• Set of tasks:
1 - Using the financial report excerpt, answer:
(a) How many units does the Woodhollow apartment community have?
(b) What was the purchase price of The Woods apartment community?
(c) In which quarter is SFAS No. 128 to be adopted?
2 - Select every line of the entries that contains the word "feet". Case counts.

• Text:
**********
Statement of Financial Accounting Standards (SFAS) No. 128, "Earnings
per Share," specifies the computation, presentation, and disclosure
requirements for earnings per share (EPS). The objective of SFAS No. 128
is to simplify the computation and to make the U.S. standard more compatible
with EPS standards of other countries and with that of the International
Accounting Standards Committee. When adopted in the first quarter of 1998,
the standard is not expected to have a material impact on the EPS computation
of the Company.
3. Subsequent Events
Property Acquisitions
On April 10, 1997, the Company acquired the 450-unit Woodhollow
apartment community located in Jacksonville, FL. The purchase price of
$16.7 million was funded by the Company's credit line.
On April 15, 1997, the Company acquired the 278-unit The Woods
apartment community located in Austin, TX. The purchase price of $10
million was funded by the Company's credit line.
<PAGE>
PART 1. Financial Information
ITEM 2.
MANAGEMENT'S DISCUSSION AND ANALYSIS OF FINANCIAL CONDITION AND
RESULTS OF OPERATIONS
OVERVIEW
The following is a discussion of the consolidated financial condition
and results of operations of the Company for the three months ended
March 31, 1997 and 1996. This discussion should be read in conjunction
with all of the financial statements appearing elsewhere in this
report. These financial statements include all adjustments which are,
in the opinion of management, necessary to reflect a fair statement
of the results for the interim periods presented, and all such adjustments
are of a normal recurring nature.
**********
• Supplied entries:
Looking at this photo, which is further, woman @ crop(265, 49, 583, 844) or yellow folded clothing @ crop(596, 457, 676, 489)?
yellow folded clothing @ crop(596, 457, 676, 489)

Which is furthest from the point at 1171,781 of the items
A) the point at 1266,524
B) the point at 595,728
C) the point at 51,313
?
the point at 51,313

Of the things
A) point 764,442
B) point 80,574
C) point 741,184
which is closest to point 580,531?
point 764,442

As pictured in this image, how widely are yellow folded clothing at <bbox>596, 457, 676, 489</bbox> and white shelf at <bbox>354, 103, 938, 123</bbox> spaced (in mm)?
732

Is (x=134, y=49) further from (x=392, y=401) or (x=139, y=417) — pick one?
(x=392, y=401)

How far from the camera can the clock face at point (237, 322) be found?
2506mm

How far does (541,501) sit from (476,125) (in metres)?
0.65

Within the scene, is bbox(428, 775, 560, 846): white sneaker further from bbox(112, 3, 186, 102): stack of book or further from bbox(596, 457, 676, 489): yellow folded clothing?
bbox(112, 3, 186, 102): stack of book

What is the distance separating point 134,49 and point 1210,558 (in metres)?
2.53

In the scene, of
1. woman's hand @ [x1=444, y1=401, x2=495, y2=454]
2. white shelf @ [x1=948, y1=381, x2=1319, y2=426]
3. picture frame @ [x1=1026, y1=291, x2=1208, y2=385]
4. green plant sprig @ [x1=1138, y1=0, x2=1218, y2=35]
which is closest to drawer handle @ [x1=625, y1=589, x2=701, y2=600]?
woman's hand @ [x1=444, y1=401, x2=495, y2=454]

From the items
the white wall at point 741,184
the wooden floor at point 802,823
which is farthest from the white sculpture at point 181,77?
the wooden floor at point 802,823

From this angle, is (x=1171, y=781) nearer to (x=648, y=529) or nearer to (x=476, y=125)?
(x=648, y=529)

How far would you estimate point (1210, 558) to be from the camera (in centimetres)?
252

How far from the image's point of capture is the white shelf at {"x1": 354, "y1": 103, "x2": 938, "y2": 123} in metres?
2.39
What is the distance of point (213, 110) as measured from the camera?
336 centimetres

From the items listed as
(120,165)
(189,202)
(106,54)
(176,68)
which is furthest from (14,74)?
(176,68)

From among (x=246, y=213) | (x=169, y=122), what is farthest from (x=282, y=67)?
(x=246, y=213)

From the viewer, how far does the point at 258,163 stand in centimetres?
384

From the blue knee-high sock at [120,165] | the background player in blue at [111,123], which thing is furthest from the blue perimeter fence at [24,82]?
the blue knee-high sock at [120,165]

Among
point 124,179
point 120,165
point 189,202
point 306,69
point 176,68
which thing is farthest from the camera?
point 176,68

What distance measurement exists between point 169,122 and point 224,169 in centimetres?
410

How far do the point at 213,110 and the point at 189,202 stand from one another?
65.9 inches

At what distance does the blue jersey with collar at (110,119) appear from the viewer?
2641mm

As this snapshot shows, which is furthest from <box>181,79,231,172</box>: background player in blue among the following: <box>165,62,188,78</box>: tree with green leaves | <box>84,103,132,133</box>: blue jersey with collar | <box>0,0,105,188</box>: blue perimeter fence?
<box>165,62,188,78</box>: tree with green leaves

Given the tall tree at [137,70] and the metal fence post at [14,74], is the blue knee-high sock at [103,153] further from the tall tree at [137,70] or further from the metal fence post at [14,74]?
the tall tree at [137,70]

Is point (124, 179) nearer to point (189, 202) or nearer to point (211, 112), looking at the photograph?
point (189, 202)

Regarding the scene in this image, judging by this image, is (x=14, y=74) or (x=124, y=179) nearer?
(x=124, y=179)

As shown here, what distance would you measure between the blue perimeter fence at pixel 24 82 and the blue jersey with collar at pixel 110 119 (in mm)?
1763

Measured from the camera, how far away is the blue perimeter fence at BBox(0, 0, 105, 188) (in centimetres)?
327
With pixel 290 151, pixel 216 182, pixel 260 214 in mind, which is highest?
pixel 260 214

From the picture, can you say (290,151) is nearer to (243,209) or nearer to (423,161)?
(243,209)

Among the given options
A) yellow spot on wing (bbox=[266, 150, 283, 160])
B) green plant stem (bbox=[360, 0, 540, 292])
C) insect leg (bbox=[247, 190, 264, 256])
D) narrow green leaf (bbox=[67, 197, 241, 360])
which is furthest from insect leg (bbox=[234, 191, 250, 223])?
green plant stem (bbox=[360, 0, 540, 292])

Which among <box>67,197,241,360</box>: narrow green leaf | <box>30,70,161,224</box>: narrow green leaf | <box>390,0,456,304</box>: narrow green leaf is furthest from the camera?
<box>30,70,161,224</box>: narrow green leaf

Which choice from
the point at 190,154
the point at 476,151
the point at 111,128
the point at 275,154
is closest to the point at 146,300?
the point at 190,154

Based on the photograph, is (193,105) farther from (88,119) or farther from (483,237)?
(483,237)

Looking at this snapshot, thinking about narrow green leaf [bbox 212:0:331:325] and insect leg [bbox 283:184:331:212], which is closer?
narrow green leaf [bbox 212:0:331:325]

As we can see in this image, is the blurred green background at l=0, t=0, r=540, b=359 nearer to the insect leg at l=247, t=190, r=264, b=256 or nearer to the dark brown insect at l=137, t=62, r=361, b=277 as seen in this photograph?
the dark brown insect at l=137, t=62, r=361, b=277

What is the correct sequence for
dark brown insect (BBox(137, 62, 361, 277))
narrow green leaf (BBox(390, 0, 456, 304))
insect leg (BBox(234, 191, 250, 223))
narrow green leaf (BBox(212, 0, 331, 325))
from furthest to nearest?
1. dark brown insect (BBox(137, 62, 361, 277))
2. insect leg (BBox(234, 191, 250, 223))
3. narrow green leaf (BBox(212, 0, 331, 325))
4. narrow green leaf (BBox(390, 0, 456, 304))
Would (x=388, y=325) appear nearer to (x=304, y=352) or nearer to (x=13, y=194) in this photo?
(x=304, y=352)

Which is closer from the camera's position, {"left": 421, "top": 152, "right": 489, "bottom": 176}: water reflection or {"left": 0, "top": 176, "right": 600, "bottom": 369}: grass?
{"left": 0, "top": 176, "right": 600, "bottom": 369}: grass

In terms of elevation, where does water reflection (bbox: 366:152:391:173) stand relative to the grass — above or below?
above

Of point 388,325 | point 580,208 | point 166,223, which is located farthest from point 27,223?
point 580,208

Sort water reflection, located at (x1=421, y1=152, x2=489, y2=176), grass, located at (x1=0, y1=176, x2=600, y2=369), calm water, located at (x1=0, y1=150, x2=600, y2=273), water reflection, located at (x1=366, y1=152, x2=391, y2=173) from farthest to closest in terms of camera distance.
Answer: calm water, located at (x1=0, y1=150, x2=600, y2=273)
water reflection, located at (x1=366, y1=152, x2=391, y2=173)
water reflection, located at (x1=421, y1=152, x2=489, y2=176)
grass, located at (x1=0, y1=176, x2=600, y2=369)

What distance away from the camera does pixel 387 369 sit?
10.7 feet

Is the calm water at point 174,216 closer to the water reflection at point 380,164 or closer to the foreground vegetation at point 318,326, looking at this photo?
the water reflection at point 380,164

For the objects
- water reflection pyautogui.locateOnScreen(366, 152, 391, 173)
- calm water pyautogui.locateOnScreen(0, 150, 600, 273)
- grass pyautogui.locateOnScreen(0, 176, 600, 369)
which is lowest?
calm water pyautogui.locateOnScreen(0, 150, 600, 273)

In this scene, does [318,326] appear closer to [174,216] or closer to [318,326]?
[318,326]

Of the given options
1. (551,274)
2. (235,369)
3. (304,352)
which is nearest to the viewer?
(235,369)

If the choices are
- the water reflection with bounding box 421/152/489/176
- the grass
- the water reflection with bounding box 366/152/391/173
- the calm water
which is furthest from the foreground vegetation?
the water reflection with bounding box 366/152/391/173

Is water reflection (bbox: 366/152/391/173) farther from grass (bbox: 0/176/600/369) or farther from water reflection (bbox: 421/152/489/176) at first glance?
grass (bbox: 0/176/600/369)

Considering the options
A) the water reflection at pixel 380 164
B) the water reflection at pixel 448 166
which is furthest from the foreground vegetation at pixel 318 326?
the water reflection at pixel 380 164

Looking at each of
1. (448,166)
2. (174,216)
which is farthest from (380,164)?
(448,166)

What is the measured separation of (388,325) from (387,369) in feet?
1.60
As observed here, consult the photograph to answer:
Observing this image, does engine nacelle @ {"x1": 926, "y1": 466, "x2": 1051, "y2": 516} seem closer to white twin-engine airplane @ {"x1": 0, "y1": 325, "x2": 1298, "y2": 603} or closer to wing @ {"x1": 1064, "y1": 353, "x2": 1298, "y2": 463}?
**********
• Outputs by task:
1 -
(a) 450 units
(b) $10 million
(c) The first quarter of 1998

2 -
10.7 feet
What is the measured separation of (388,325) from (387,369) in feet?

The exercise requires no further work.